Unfortunately in today's climate where the mass of people are angry due to 'mega' corruption, Anna Hazare and his concept of all powerful and all pervasive Lokpal has caught the fancy of people.
Are we heading to creating another 'monster'?
The greatest fear with this current witch hunt atmosphere is that the notoriously slow decision making process in India will be further accentuated.
After all if one takes no decision one does not make any mistake! Are the supporters of omnipotent Jan Lokpal ready to deal with indecision?
Image: People voice support for the Jan Lokpal Bill
Common sense alternative
The most crucial issue in the corruption debate ought to be focussed on 'intent' of the decision-maker.
An act should be called 'corrupt' only if it can be proved that the decision was made deliberately to cause wrongful gain to himself or someone else or wrongful loss to some other party.
Unless this touchstone is applied rigorously, there is a danger of Lokpal being used by a disgruntled employee or a contractor who has lost out, to harass an honest executive.
This author is not very clear as to how this is to be implemented and who will check the Lokpal? The perennial problem of who will police the police?
The prime minister as the top executive who has the responsibility to steer the ship of the state must be kept out of the preview of Lokpal, as also the judiciary.
It makes eminent sense to have separate machinery under 'judicial accountability' to deal with judicial corruption. To those who clamour for PM being put under Lokpal, the answer is, leave it to the party and electorate.
After all, the late Rajiv Gandhi paid the price of loss of power due to 'Bofors' deal and associated corruption charges.
Image: Prime Minister Manmohan Singh
Make higher bureaucracy accountable to Lokpal
The same rule applies to the corruption by MPs. If in their wisdom people still choose the corrupt in the next elections then there is very little that Lokpal or anyone else can do about it.
This author also disagrees with the argument to bring 'all' government servants under Lokpal or Lokayukta. The burden of flood of minor complaints will lead to the collapse of the system.
The better alternative is to bring higher bureaucracy upto the level of district collector or district magistrate and equivalent to be made accountable to Lokpal. A tree normally rots from the top.
In addition, suitable changes could be made in the civil services conduct rules to make the senior officers accountable for the corruption by their subordinates. But to make this workable, the senior officers concerned must also be given quasi judicial powers to take administrative action to cut salary, deny increment/promotion and even to dismiss the erring employee.
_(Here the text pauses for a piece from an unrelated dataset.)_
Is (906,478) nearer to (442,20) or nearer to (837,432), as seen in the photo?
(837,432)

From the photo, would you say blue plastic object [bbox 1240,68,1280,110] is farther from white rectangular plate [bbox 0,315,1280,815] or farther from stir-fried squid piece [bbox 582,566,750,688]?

This alternative is preferable to the octopus like Jan Lokpal being proposed since this multi-pronged approach has better chance of success. Extremism, whether the Gandhian excess of non-violence or obsession with environment at cost of everything else, is dangerous in the long run.
Neither 'jan' nor 'sarkari' but a 'sensible' Lokpal
This will give the necessary backbone to the bureaucrat to refuse ministerial orders that are illegal or immoral. By cutting off the 'limbs' of the corruption monster, the corrupt minister can be neutralised.
There will be no need to then bring the political heads specifically under the Lokpal. The essence of democracy is check and balances. Yes, a strong Lokpal is needed but one that adheres to this principle.
The fundamental reason for growth of corruption in India is the social change that has elevated Goddess 'Laxmi' to the apex. Greed is good' is the new social mantra. The Indian hierarchy of values that prized knowledge or dharma (as duty and not religion) at the top has given way to wealth as the top value.
There is no social stigma associated with wealth generated through corruption. The corrupt have become shameless and socially acceptable. This fundamental change in our traditional society is at the root of all pervasive corruption.
This 'materialism' and import from the West necessitates a strong anti-corruption regime and rules. A sensible Lokpal, neither the jan or sarkari variety is the answer.
There is a long way to go for India that still follows laws enacted in 1860s and 1870s!